Names.co.uk
- Trade name: names.co.uk
- Company type: Private
- Industry: Internet; web hosting; IT consulting; Domains; cloud computing;
- Founded: 1997
- Headquarters: Worcester, UK
- Services: Domains; web hosting; email hosting; website builder; VPS; dedicated hosting; SSL certificates; online booking; online compliance; digital accessibility;
- Parent: team.blue
- Website: names.co.uk

= Names.co.uk =

British web service provider

Namesco Ltd (names.co.uk) is a British company providing online internet services for individuals and businesses, including domain name registration, web hosting, website building tools, email services, ecommerce solutions and a range of managed and unmanaged servers.

==History==

Namesco was founded by Richard and Rachel Suthering as a small Internet startup named "Names.co Internet Services Limited" originally based in North East England. In 1997 another Internet startup was founded by Kevin Savage, Jason Smith and John Sewell named Phase8.com "Webcall.com Limited" based in Worcester.

In 2002, it was rumoured that Ian Gowrie-Smith, Australian chairman of drug company SkyePharma was planning a reverse takeover of Namesco with the assistance of its chief executive and finance director, David Lees.

Trading of Namesco shares on AIM were suspended on 19 December 2003 prior to the announcement of Gowrie-Smith's action. A Vietnamese gold mining company, Larchland, was injected into the company in a £19.6million reverse takeover deal that saw the business renamed as Triple Junction PLC. Namesco was hived down into a subsidiary and sold to Womerah Limited.

As a privately owned company, Namesco then had the capital to make new acquisitions as part of their growth strategy.
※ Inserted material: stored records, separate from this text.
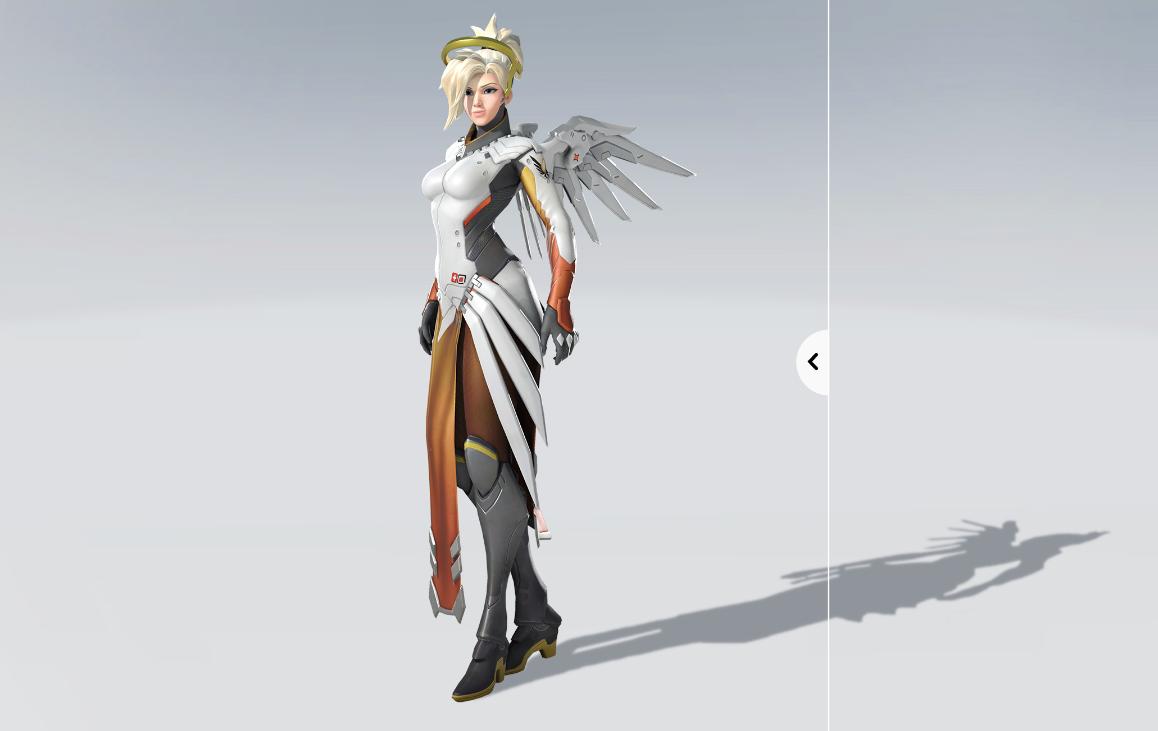 Old Mercy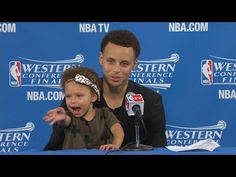Stephen Curry's Daughter Steals the Postgame Show | Rockets vs Warriors | Game 1 | 2015 NBA Playoffs - YouTube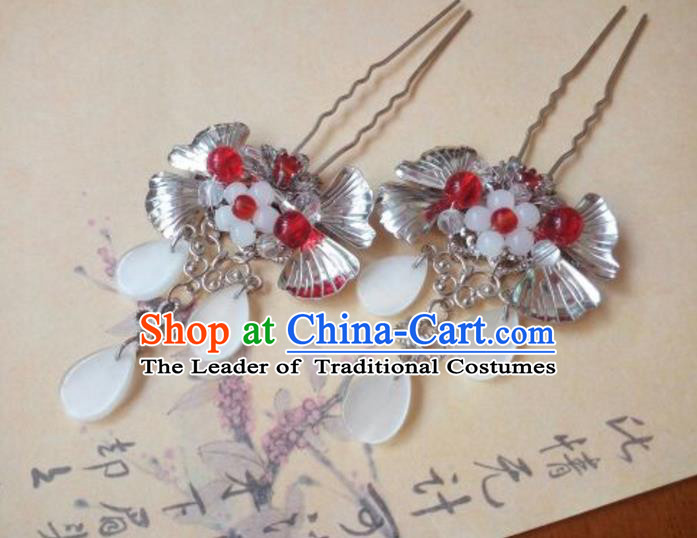 Traditional Handmade Chinese Ancient Classical Hanfu Hair Accessories Side Hairpin, Princess Hairpins Hair Comb Headwear for Women
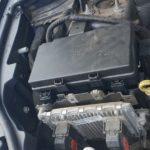 naprawa-jeep061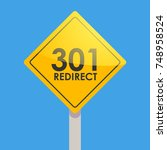 road sign yellow on a blue... | Shutterstock . vector #748958524
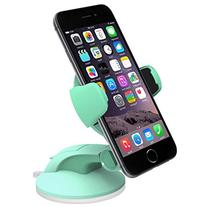 iOttie Easy Flex 3 Car Mount Holder for iPhone 7/6s/6,
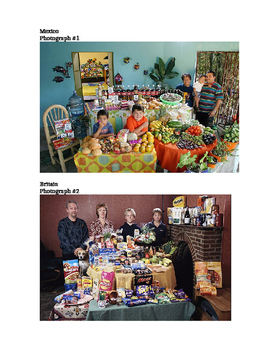 Visual Inference Practice - What Families Eat Set #1 (Center / Station Activity)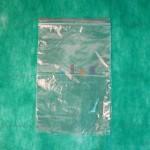 Пакеты zip-lock 35*45 см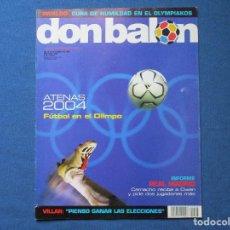 Coleccionismo deportivo: DON BALÓN N.º 1505 - 2004. Lote 261557060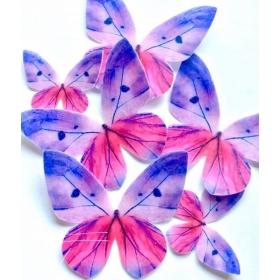 Liblikas - lilla varjundiga vahvlikaunistus, 20tk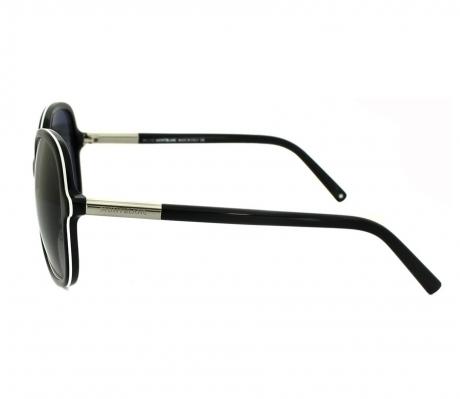 kính mát Montblanc nữ MB413s 05B chính hãng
In July 2004, they acquired NamesWeb; a small domain and web hosting business, and on 17 September 2004, they doubled the size of their internet business by acquiring a competitor, the local and profitable Malvern based Simply.com Limited for GBP£2.15M. Simply.com Limited at the time managed 91,000 domain names and 32,000 active customers.

In March 2005, the assets of domain and hosting business Net2 Ltd were acquired followed by the acquisition of broadband business NDO Ltd in July. As NDO also sold domain names, web hosting and dialup internet access, this acquisition allowed Namesco to offer its customers ADSL services.
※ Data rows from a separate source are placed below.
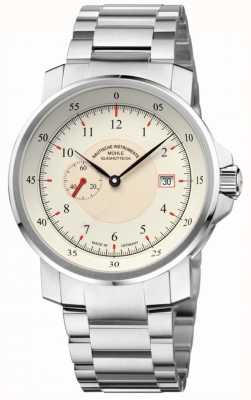 Muhle Glashutte M 29 Classic Kleine Sekunde Stainless Steel Band Cream Dial M1-25-67-MB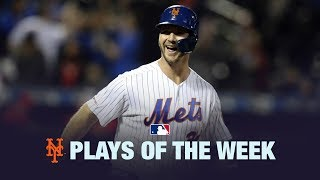 New York Mets Plays of the Week | September 8, 2019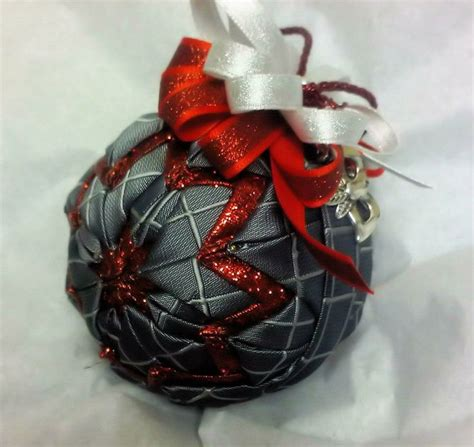 fifty shades christmas tree ornaments 1761 best images about quilted ornaments on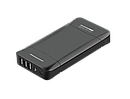 Компактный аккумулятор Promate proVolta-21 Black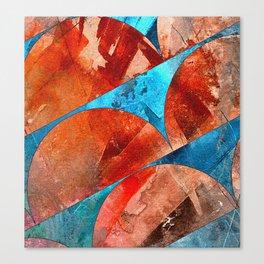 Wonderful Half World Canvas Print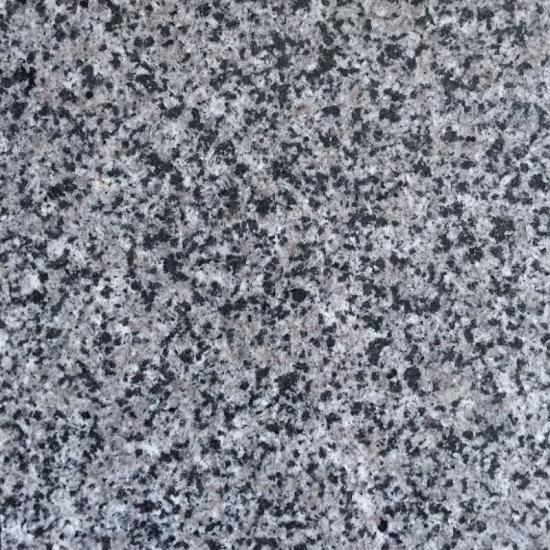 G641 Georgia Grey Granite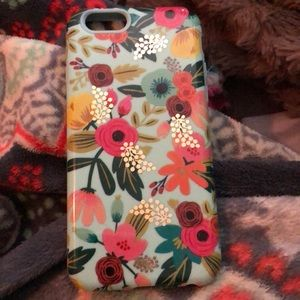 Sonix Floral Teal Phone case fits iPhone 6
In July 2007, Namesco Ltd was purchased by Register.it Spa, an Italian Internet company owned by Dada, for £24.5million. Having previously acquired Spanish company Nominalia, this added a substantial UK operation to the division.
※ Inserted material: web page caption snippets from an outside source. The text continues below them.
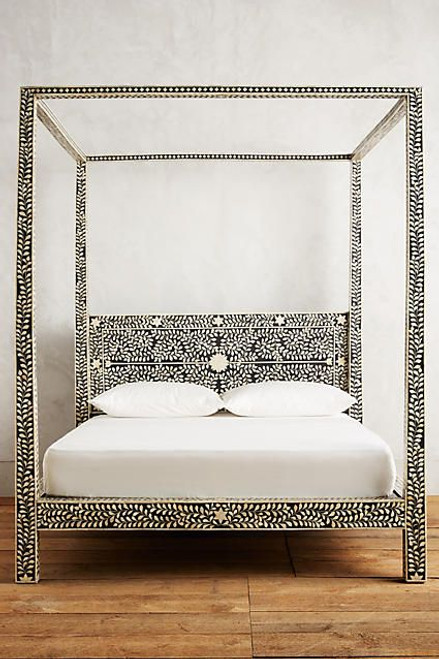 Bone Inlay 4 Post Bed Black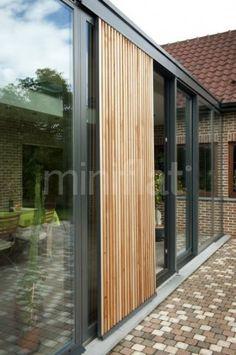 Moderne veranda - Glas veranda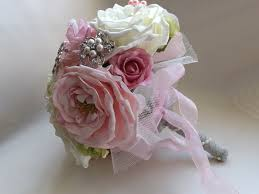 wedding flowers leeds leeds wedding accessories jewellery to bouquets my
On 28 May 2008, Namesco Ltd acquired the assets of Register365, Ireland's largest hosting provider, through its subsidiary Namesco Ireland Ltd, adding 40,000 domains to its portfolio. This made Namesco the fourth largest UK provider of domain names and shared hosting services.

In 2010, Nameco acquired the dedicated hosting provider Poundhost.

In 2014, Namesco's broadband customer base was acquired by The Phone Co-op; Commercial Director of Namesco, Stephen Ewart, said this was to enable the company to focus on their core product ranges of web hosting, domain name registry, email and website building services.

==Security problems==
On 13 January 2012, Namesco suffered a security breach which resulted in over 100 customers needing to cancel their cards. "...card details were leaked after hackers broke into Namesco's systems, Namesco warned that users' account administration email, account names, dates of birth, contact numbers and postal addresses may also have been exposed by the breach". Namesco notified the Information Commissioners Office about this loss, and customers were advised to update their passwords and cancel their card details. However, the company faced criticism over the format of their warning, which bore similarities to emails used in "phishing" scams.